**INFORMATION GIVEN**:
- - - -
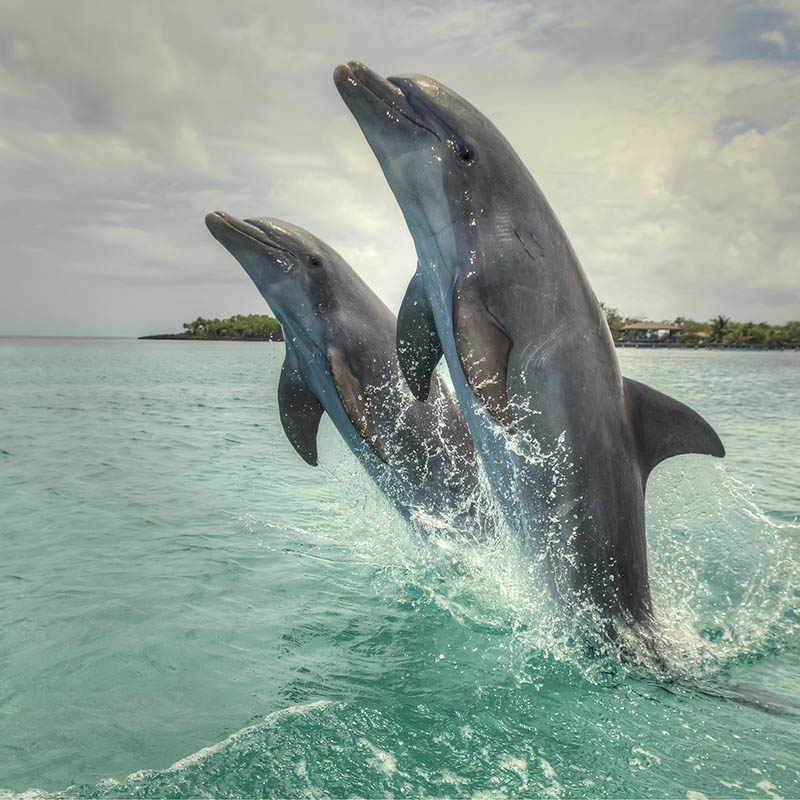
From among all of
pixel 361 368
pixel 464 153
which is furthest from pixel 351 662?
- - - -
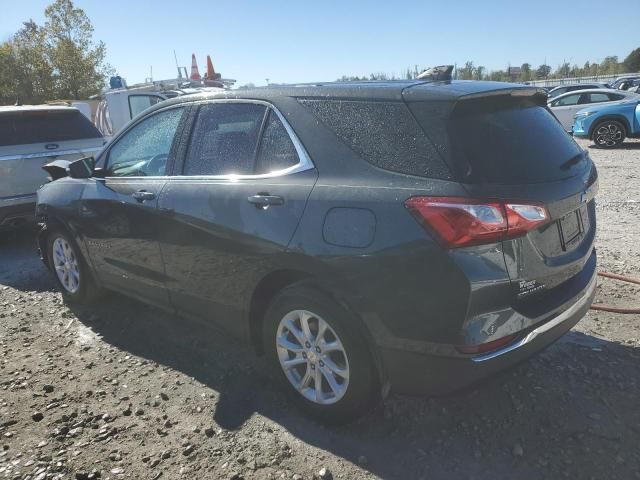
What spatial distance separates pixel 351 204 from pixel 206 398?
- - - -
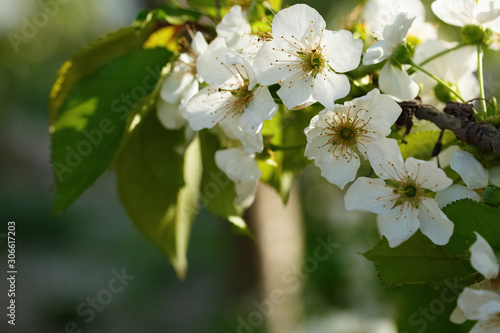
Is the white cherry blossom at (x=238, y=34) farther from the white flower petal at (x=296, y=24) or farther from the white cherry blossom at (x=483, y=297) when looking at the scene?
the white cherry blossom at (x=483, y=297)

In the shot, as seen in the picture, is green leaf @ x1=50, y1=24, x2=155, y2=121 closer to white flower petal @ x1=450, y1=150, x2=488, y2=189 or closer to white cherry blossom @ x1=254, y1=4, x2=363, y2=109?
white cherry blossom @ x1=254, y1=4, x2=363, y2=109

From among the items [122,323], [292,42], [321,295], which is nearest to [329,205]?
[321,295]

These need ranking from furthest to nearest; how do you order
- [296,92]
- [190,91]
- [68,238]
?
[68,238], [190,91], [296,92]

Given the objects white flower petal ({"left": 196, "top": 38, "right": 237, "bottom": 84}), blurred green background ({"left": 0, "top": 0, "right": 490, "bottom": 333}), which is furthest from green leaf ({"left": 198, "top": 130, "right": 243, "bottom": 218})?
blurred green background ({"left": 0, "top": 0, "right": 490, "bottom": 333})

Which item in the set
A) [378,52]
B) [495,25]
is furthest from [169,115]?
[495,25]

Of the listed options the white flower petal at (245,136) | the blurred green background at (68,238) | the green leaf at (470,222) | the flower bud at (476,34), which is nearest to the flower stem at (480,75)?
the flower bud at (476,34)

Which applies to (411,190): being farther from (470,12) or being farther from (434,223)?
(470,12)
- - - -
**TASK BRIEF**: Quote the entry text exactly, starting with the line containing "From among all of" and going on through the line containing "which is furthest from pixel 351 662?".

**TASK RESPONSE**:
From among all of
pixel 361 368
pixel 464 153
which is furthest from pixel 351 662?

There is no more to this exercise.